Canada Goose Holdings GOOS-T forecast current-quarter sales below Wall Street estimates on Thursday due to choppy U.S. demand, taking the shine off of upbeat first-quarter results driven by a rebound in China and sending its shares down 7 per cent.
Demand for luxury goods in China has recovered sharply after the country lifted its COVID-19 restrictions.
Revenue from Canada Goose’s Asia Pacific segment jumped 52.2 per cent to $24.5-million in the first quarter ended July 2, building on a 65.4 per cent surge seen in the previous quarter. This was boosted by the return of tourism in China, leading to strong growth in key areas like Macau and Hong Kong.
However, even as Canada Goose expects the momentum in Asia to continue, finance chief Jonathan Sinclair said the outlook reflected a “more challenged consumer backdrop” in the U.S.
Luxury firms have seen their sales taper in the U.S. over the past few months, as a post-pandemic splurging spree by wealthy shoppers – which had led to stellar results in prior quarters – starts to sag amid still-high inflation, rising interest rates and worsening credit conditions.

*List of tasks*.
1: According to the Canada Goose earnings article, by how much did revenue from the Asia Pacific segment rise in the first quarter?
2: Supply the next part of the Canada Goose earnings article, starting after its last sentence.
The rows after the Canada Goose earnings article come from a separate source.

Saved entries
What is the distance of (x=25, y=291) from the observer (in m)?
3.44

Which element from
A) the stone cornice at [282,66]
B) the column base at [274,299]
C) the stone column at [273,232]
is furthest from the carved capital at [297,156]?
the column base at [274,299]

*Task-by-task outputs*.
1: It rose 52.2 percent, to $24.5 million.

2:
That has knocked results at many sector players, including luxury powerhouse LVMH and Ray-Ban sunglasses maker EssilorLuxottica.
Canada Goose forecast second-quarter revenue of $270-million to $290-million, below estimates of about $298.5-million. It sees an adjusted net loss per share of between 24 cents and 17 cents, compared with estimates for a profit of 6 cents.
“I think (the forecast) is conservative and it makes sense ... because of the volatility that we still have going on in the market, particularly in the U.S.,” Jessica Ramírez, senior research analyst at Jane Hali & Associates, said.
First-quarter revenue rose 21 per cent to $84.8-million, beating Refinitiv estimates of $75.4-million. Adjusted loss of 70 cents per share was also smaller than a loss of 86 cents expected by analysts.